2,4 billions triples of Bioinformatics RAW DATA NOW

In his recent talk at TED, Tim Berner Lee invited the data provider to make available data in RDF format to help the building process of linked data web.  He asked them to offer RAW DATA NOW.



We totally share this approach in the Bio2RDF community, our goal is to make public dataset of the bioinformatics domain available in RDF format via standard SPARQL endpoints (Virtuoso server is used for that).  We strongly believe in the semantic web approach to solve science problems but we do not want to wait for data provider to do the RAW DATA conversion job.  Converting data to RDF is not fun, we did a lot of this dirty job, and here are the results for 34 datasets.

Our current datasets in N3 format are available here :

http://quebec.bio2rdf.org/download/n3/

We invite semantic search engine provider to index these files.

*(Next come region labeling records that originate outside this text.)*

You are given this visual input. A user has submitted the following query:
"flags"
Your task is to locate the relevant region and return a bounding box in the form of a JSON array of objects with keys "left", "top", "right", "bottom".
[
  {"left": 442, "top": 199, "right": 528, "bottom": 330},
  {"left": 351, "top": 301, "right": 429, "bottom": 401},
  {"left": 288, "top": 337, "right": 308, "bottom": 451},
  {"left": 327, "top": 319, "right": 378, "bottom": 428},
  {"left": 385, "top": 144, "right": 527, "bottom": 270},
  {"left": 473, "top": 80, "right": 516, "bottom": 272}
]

The way we produce them is documented in our Wiki at SourceForge in the Cookbook section :

http://bio2rdf.wiki.sourceforge.net/Namespace%27s+update

The actual list of SPARQL endpoints in the linked data cloud is hosted here :

http://esw.w3.org/topic/TaskForces/CommunityProjects/LinkingOpenData/DataSets/Statistics

Bio2RDF 2,4 billions triples graph of linked data represents 51 % of the actual global linked data graph size.

Finally, this is what this highly connected knowledge world look like.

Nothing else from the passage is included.